[prev in list] [next in list] [prev in thread] [next in thread] 

List:       wget
Subject:    wget downloads files even if -R specifies otherwise
From:       "Edward J. Sabol" <sabol () alderaan ! gsfc ! nasa ! gov>
Date:       1998-10-28 22:47:54
[Download RAW message or body]

Hi,

Though I've been using wget since 1.4.3, I just joined the wget mailing list.
I think wget is the one best things since sliced bread. Thanks, Hrovje, et
al., for such an amazingly useful program!

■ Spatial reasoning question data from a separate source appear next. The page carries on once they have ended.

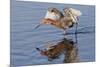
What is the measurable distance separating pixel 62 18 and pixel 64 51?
12.5 inches

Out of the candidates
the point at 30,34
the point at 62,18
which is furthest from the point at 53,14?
the point at 30,34

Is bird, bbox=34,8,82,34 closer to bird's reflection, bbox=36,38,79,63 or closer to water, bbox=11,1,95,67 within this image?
water, bbox=11,1,95,67

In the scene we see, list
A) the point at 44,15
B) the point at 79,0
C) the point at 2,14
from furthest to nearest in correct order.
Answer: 1. the point at 79,0
2. the point at 44,15
3. the point at 2,14

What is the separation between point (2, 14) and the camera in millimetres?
1863

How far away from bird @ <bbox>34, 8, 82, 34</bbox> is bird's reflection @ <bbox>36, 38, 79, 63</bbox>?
0.45ft

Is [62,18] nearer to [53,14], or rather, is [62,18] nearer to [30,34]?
[53,14]

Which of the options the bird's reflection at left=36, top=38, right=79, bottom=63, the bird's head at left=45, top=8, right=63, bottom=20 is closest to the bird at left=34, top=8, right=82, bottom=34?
the bird's head at left=45, top=8, right=63, bottom=20

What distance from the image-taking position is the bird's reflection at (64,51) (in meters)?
2.01

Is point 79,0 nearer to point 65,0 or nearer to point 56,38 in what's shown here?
point 65,0

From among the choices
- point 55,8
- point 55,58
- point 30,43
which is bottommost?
point 55,58

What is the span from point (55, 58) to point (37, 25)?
1.17 feet

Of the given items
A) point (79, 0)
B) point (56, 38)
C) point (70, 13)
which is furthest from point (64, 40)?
point (79, 0)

I've noticed that, if you use wget -R to reject certain filenames, wget will
download these files anyway and then delete them afterwards. This is with a
bunch of command line options, but probably the most important are "-r -l1
--timestamping -A html -R file1.html,file2.html,file3.html". Here's an exact
sample command that displays this behavior:

wget -r -A html -R PersonalInfo.html --no-parent -l1 \
http://lheawww.gsfc.nasa.gov/~sabol/

Ideally, I'd like to avoid downloading these rejected files altogether. Is
there a way to make wget reject them before downloading them? Am I doing
something wrong or is wget just not being as efficient as it could be?

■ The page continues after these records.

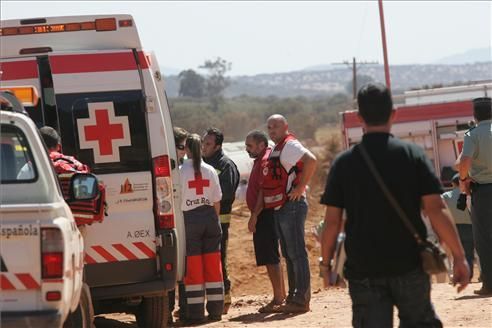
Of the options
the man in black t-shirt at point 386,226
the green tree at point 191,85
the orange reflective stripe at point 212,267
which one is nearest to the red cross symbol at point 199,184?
the orange reflective stripe at point 212,267

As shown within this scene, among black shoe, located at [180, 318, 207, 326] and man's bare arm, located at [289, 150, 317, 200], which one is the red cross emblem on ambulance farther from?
black shoe, located at [180, 318, 207, 326]

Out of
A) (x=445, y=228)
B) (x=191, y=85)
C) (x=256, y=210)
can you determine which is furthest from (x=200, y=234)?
(x=191, y=85)

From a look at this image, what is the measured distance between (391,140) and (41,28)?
4.52 metres

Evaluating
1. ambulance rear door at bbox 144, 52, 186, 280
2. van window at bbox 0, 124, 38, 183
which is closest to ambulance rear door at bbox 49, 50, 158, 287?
ambulance rear door at bbox 144, 52, 186, 280

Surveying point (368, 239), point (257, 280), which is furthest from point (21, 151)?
point (257, 280)

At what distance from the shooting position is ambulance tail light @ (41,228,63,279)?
7102 mm

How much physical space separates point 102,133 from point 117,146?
0.16 meters

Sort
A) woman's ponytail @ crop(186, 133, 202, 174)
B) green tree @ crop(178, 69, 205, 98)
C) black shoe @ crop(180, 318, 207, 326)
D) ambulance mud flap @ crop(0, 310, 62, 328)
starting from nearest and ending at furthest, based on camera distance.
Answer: ambulance mud flap @ crop(0, 310, 62, 328), woman's ponytail @ crop(186, 133, 202, 174), black shoe @ crop(180, 318, 207, 326), green tree @ crop(178, 69, 205, 98)

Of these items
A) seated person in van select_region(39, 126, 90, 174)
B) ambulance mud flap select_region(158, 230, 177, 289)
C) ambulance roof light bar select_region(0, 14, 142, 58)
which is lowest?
ambulance mud flap select_region(158, 230, 177, 289)

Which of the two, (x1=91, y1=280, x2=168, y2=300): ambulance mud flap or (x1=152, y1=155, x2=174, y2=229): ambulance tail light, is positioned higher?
(x1=152, y1=155, x2=174, y2=229): ambulance tail light

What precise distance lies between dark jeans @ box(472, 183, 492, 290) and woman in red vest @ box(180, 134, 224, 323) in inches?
97.3

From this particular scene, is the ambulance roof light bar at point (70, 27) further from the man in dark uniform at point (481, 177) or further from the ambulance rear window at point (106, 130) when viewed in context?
the man in dark uniform at point (481, 177)

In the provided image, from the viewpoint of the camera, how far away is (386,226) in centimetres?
650

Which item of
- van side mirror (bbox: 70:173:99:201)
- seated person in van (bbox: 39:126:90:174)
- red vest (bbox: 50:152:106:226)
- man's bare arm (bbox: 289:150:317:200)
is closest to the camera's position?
van side mirror (bbox: 70:173:99:201)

This is with version 1.5.3.

Thanks,
Ed

P.S. Here's the output of the above command with '-d' flag (sorry, it's
rather long):

DEBUG output created by Wget 1.5.3 on irix5.3.

parseurl ("http://lheawww.gsfc.nasa.gov/~sabol/") -> host lheawww.gsfc.nasa.gov -> \
opath ~sabol/ -> dir ~sabol -> file  -> ndir ~sabol Checking for \
lheawww.gsfc.nasa.gov. This is the first time I hear about host lheawww.gsfc.nasa.gov \
                by that name.
--17:44:19--  http://lheawww.gsfc.nasa.gov:80/%7Esabol/
           => `lheawww.gsfc.nasa.gov/%7Esabol/index.html'
Connecting to lheawww.gsfc.nasa.gov:80... Created fd 4.
connected!
---request begin---
GET /%7Esabol/ HTTP/1.0
User-Agent: Wget/1.5.3
Host: lheawww.gsfc.nasa.gov:80
Accept: */*

---request end---
HTTP request sent, awaiting response... HTTP/1.0 200 OK
Server: Netscape-Enterprise/2.01
Date: Wed, 28 Oct 1998 22:44:19 GMT
Content-type: text/html


Length: unspecified [text/html]

    0K -> .

Closing fd 4
17:44:24 (367.28 B/s) - `lheawww.gsfc.nasa.gov/%7Esabol/index.html' saved [1843]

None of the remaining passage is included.